» **Prompt**
All of the lines below should be printed again exactly as they are.

==== Dataset records

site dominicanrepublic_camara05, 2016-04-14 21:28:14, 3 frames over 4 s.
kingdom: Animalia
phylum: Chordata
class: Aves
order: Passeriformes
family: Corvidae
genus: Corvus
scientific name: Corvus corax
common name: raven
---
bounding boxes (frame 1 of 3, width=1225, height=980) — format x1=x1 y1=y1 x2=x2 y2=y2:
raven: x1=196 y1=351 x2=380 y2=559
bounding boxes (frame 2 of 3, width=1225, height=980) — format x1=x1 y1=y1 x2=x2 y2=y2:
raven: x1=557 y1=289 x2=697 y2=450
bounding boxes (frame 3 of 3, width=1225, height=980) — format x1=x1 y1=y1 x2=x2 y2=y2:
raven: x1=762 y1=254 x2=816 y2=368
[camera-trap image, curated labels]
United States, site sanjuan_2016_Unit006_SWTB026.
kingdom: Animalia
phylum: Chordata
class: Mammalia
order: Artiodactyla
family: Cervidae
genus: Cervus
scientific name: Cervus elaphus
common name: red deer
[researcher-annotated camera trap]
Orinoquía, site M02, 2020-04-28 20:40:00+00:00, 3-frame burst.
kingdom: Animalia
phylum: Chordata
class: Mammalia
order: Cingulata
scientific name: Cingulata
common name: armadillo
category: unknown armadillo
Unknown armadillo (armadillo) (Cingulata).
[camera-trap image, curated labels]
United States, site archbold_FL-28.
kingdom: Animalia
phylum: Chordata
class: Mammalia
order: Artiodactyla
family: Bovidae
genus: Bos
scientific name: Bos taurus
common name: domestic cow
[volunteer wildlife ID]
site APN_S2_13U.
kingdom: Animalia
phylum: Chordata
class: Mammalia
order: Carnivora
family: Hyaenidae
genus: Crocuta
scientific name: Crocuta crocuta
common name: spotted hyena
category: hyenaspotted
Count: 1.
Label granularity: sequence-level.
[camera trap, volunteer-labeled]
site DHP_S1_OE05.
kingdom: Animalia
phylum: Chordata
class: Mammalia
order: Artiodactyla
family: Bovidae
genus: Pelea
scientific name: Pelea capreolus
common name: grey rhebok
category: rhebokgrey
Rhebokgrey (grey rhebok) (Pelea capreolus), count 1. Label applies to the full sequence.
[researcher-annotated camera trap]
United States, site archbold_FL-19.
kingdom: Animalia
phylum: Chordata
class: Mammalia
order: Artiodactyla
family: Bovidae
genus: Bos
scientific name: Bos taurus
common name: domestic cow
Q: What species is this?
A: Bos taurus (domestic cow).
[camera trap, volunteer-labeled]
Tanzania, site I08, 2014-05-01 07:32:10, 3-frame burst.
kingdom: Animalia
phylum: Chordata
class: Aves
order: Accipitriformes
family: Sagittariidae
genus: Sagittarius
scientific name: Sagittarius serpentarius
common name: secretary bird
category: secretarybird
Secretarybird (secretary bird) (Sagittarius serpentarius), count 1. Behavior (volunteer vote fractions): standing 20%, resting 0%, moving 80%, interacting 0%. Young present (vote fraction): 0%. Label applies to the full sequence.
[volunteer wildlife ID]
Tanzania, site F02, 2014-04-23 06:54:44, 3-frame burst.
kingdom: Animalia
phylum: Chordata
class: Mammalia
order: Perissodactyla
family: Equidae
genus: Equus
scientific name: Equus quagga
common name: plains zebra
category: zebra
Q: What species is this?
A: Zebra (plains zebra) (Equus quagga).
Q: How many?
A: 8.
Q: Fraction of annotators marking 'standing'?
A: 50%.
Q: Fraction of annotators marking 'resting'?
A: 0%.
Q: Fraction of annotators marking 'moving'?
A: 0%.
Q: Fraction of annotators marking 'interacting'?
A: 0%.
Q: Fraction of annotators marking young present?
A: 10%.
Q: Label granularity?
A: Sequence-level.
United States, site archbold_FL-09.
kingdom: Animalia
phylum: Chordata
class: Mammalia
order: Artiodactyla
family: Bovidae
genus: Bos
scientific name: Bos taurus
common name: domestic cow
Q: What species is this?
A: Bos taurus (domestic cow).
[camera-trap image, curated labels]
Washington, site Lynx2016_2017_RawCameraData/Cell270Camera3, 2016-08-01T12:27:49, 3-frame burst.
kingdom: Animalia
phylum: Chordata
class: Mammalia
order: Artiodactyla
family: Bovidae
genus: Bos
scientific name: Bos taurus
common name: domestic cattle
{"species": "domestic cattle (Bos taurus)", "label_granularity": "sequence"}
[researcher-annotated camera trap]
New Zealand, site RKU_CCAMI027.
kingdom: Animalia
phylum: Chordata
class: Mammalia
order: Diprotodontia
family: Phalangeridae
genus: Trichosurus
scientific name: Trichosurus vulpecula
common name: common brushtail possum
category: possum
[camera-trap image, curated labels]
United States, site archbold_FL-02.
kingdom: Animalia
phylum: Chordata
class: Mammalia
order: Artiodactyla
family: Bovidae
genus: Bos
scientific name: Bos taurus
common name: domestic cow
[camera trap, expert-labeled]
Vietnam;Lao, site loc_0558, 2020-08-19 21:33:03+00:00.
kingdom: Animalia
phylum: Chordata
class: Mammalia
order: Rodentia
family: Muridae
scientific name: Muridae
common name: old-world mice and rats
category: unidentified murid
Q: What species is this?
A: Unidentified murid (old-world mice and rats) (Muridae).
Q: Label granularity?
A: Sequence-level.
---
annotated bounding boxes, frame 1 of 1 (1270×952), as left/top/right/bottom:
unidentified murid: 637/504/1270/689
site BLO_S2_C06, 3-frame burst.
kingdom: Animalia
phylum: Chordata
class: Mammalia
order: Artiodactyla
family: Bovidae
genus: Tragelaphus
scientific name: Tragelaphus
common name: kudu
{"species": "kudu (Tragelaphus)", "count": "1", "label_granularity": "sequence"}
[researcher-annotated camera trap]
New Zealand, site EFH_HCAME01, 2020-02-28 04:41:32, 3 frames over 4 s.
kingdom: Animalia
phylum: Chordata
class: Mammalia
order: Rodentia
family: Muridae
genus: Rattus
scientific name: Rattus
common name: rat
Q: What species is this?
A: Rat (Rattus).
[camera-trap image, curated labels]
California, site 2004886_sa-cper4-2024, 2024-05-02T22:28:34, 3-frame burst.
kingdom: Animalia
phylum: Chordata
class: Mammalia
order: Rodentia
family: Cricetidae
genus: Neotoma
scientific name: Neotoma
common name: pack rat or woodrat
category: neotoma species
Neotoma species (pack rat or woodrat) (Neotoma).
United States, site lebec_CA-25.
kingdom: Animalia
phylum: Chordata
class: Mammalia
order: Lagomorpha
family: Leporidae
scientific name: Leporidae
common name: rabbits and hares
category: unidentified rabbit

========

» **Your response**
site dominicanrepublic_camara05, 2016-04-14 21:28:14, 3 frames over 4 s.
kingdom: Animalia
phylum: Chordata
class: Aves
order: Passeriformes
family: Corvidae
genus: Corvus
scientific name: Corvus corax
common name: raven
---
bounding boxes (frame 1 of 3, width=1225, height=980) — format x1=x1 y1=y1 x2=x2 y2=y2:
raven: x1=196 y1=351 x2=380 y2=559
bounding boxes (frame 2 of 3, width=1225, height=980) — format x1=x1 y1=y1 x2=x2 y2=y2:
raven: x1=557 y1=289 x2=697 y2=450
bounding boxes (frame 3 of 3, width=1225, height=980) — format x1=x1 y1=y1 x2=x2 y2=y2:
raven: x1=762 y1=254 x2=816 y2=368
[camera-trap image, curated labels]
United States, site sanjuan_2016_Unit006_SWTB026.
kingdom: Animalia
phylum: Chordata
class: Mammalia
order: Artiodactyla
family: Cervidae
genus: Cervus
scientific name: Cervus elaphus
common name: red deer
[researcher-annotated camera trap]
Orinoquía, site M02, 2020-04-28 20:40:00+00:00, 3-frame burst.
kingdom: Animalia
phylum: Chordata
class: Mammalia
order: Cingulata
scientific name: Cingulata
common name: armadillo
category: unknown armadillo
Unknown armadillo (armadillo) (Cingulata).
[camera-trap image, curated labels]
United States, site archbold_FL-28.
kingdom: Animalia
phylum: Chordata
class: Mammalia
order: Artiodactyla
family: Bovidae
genus: Bos
scientific name: Bos taurus
common name: domestic cow
[volunteer wildlife ID]
site APN_S2_13U.
kingdom: Animalia
phylum: Chordata
class: Mammalia
order: Carnivora
family: Hyaenidae
genus: Crocuta
scientific name: Crocuta crocuta
common name: spotted hyena
category: hyenaspotted
Count: 1.
Label granularity: sequence-level.
[camera trap, volunteer-labeled]
site DHP_S1_OE05.
kingdom: Animalia
phylum: Chordata
class: Mammalia
order: Artiodactyla
family: Bovidae
genus: Pelea
scientific name: Pelea capreolus
common name: grey rhebok
category: rhebokgrey
Rhebokgrey (grey rhebok) (Pelea capreolus), count 1. Label applies to the full sequence.
[researcher-annotated camera trap]
United States, site archbold_FL-19.
kingdom: Animalia
phylum: Chordata
class: Mammalia
order: Artiodactyla
family: Bovidae
genus: Bos
scientific name: Bos taurus
common name: domestic cow
Q: What species is this?
A: Bos taurus (domestic cow).
[camera trap, volunteer-labeled]
Tanzania, site I08, 2014-05-01 07:32:10, 3-frame burst.
kingdom: Animalia
phylum: Chordata
class: Aves
order: Accipitriformes
family: Sagittariidae
genus: Sagittarius
scientific name: Sagittarius serpentarius
common name: secretary bird
category: secretarybird
Secretarybird (secretary bird) (Sagittarius serpentarius), count 1. Behavior (volunteer vote fractions): standing 20%, resting 0%, moving 80%, interacting 0%. Young present (vote fraction): 0%. Label applies to the full sequence.
[volunteer wildlife ID]
Tanzania, site F02, 2014-04-23 06:54:44, 3-frame burst.
kingdom: Animalia
phylum: Chordata
class: Mammalia
order: Perissodactyla
family: Equidae
genus: Equus
scientific name: Equus quagga
common name: plains zebra
category: zebra
Q: What species is this?
A: Zebra (plains zebra) (Equus quagga).
Q: How many?
A: 8.
Q: Fraction of annotators marking 'standing'?
A: 50%.
Q: Fraction of annotators marking 'resting'?
A: 0%.
Q: Fraction of annotators marking 'moving'?
A: 0%.
Q: Fraction of annotators marking 'interacting'?
A: 0%.
Q: Fraction of annotators marking young present?
A: 10%.
Q: Label granularity?
A: Sequence-level.
United States, site archbold_FL-09.
kingdom: Animalia
phylum: Chordata
class: Mammalia
order: Artiodactyla
family: Bovidae
genus: Bos
scientific name: Bos taurus
common name: domestic cow
Q: What species is this?
A: Bos taurus (domestic cow).
[camera-trap image, curated labels]
Washington, site Lynx2016_2017_RawCameraData/Cell270Camera3, 2016-08-01T12:27:49, 3-frame burst.
kingdom: Animalia
phylum: Chordata
class: Mammalia
order: Artiodactyla
family: Bovidae
genus: Bos
scientific name: Bos taurus
common name: domestic cattle
{"species": "domestic cattle (Bos taurus)", "label_granularity": "sequence"}
[researcher-annotated camera trap]
New Zealand, site RKU_CCAMI027.
kingdom: Animalia
phylum: Chordata
class: Mammalia
order: Diprotodontia
family: Phalangeridae
genus: Trichosurus
scientific name: Trichosurus vulpecula
common name: common brushtail possum
category: possum
[camera-trap image, curated labels]
United States, site archbold_FL-02.
kingdom: Animalia
phylum: Chordata
class: Mammalia
order: Artiodactyla
family: Bovidae
genus: Bos
scientific name: Bos taurus
common name: domestic cow
[camera trap, expert-labeled]
Vietnam;Lao, site loc_0558, 2020-08-19 21:33:03+00:00.
kingdom: Animalia
phylum: Chordata
class: Mammalia
order: Rodentia
family: Muridae
scientific name: Muridae
common name: old-world mice and rats
category: unidentified murid
Q: What species is this?
A: Unidentified murid (old-world mice and rats) (Muridae).
Q: Label granularity?
A: Sequence-level.
---
annotated bounding boxes, frame 1 of 1 (1270×952), as left/top/right/bottom:
unidentified murid: 637/504/1270/689
site BLO_S2_C06, 3-frame burst.
kingdom: Animalia
phylum: Chordata
class: Mammalia
order: Artiodactyla
family: Bovidae
genus: Tragelaphus
scientific name: Tragelaphus
common name: kudu
{"species": "kudu (Tragelaphus)", "count": "1", "label_granularity": "sequence"}
[researcher-annotated camera trap]
New Zealand, site EFH_HCAME01, 2020-02-28 04:41:32, 3 frames over 4 s.
kingdom: Animalia
phylum: Chordata
class: Mammalia
order: Rodentia
family: Muridae
genus: Rattus
scientific name: Rattus
common name: rat
Q: What species is this?
A: Rat (Rattus).
[camera-trap image, curated labels]
California, site 2004886_sa-cper4-2024, 2024-05-02T22:28:34, 3-frame burst.
kingdom: Animalia
phylum: Chordata
class: Mammalia
order: Rodentia
family: Cricetidae
genus: Neotoma
scientific name: Neotoma
common name: pack rat or woodrat
category: neotoma species
Neotoma species (pack rat or woodrat) (Neotoma).
United States, site lebec_CA-25.
kingdom: Animalia
phylum: Chordata
class: Mammalia
order: Lagomorpha
family: Leporidae
scientific name: Leporidae
common name: rabbits and hares
category: unidentified rabbit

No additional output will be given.